It’s the oldest story in the world: Baby gets born and everybody wants a piece of the action. Especially the new grandparents.
I’m one of those new grandparents, the grandmother of a six-pound, 15-ounce little girl born August 8, 2015, in Seattle. Her name is Ellie. I’m so delighted about Ellie that I’m sure people will start avoiding me soon – me and my slightly hysterical grin, my constant gushing, and my ever-expanding cache of cute photos.
As usual, I exaggerate, but not that much. It’s a funny feeling to have your heart expand and ache with new love when you’re 65. And it’s hard not to tell everybody way too much about it – like my yoga class, my hairdresser, all my friends, store clerks, random acquaintances, and total strangers. Hard! But I try to keep a lid on it.
Right now, what I want more than anything is for my granddaughter to know me. I want to play some kind of role in her life.
But I live 1770 miles from Seattle — in Austin, that irrepressible blue dot in the center of Texas. And, like anyone my age with a reasonable grasp on reality, I wonder how many good years I have left. After all, both my parents declined precipitously once they turned 70. I take good care of myself, but who knows? One day, you’re kicking up your heels, the next day, you’re drooling in the corner.

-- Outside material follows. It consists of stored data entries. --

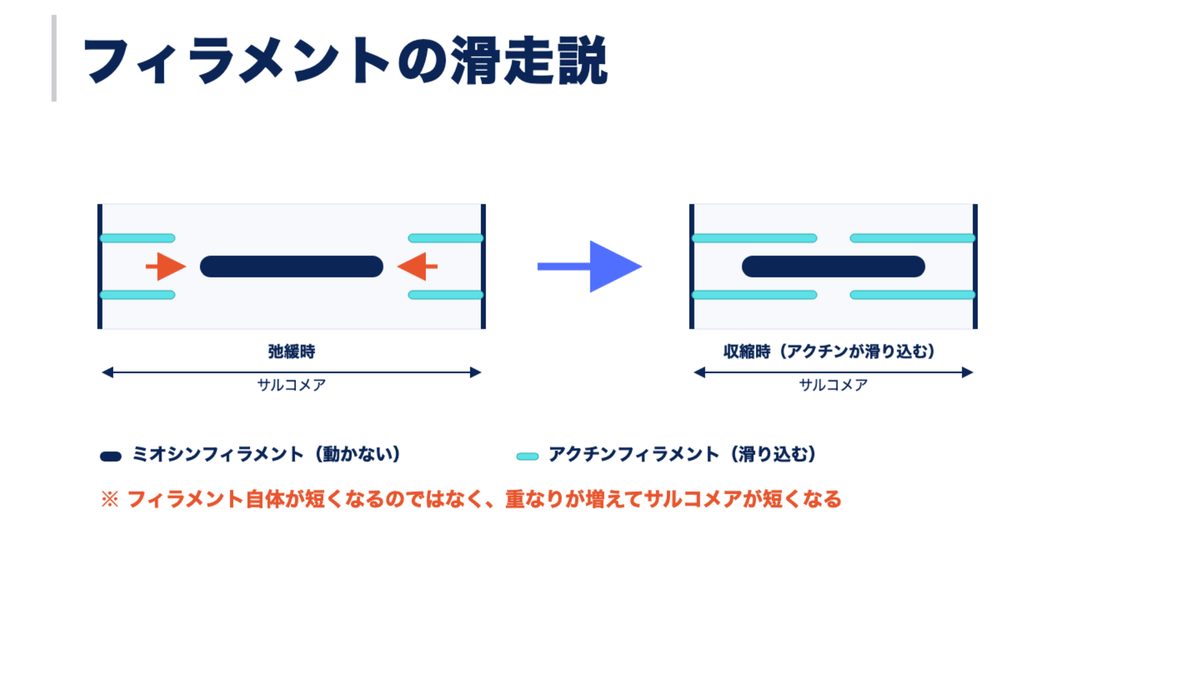 フィラメントの滑走説

弛緩時

サルコメア

収縮時（アクチンが滑り込む）

サルコメア

ミオシンフィラメント（動かない）

アクチンフィラメント（滑り込む）

※ フィラメント自体が短くなるのではなく、重なりが増えてサルコメアが短くなる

That’s why I’ve decided to write this new blog, Love, Coco XO – so my granddaughter can know me someday. Like most of my written projects (no, really, like most of my life), I’m not quite sure how it will turn out; I do have a certain faith in letting things evolve as they will. But I want to tell Ellie about what I’ve learned over the years, where our family came from, what it’s like to be a woman in this whacked-out world, what I think is important, what I think is pure swill.
I’m not writing to that little baby with the deep blue eyes. I’m writing to that older girl she’ll become – that curious adolescent with a wise-acre sense of humor and a tender heart, that young woman who will go places I’ve never dreamed of. If I ever get preachy or self-righteous, please cut off my oxygen supply.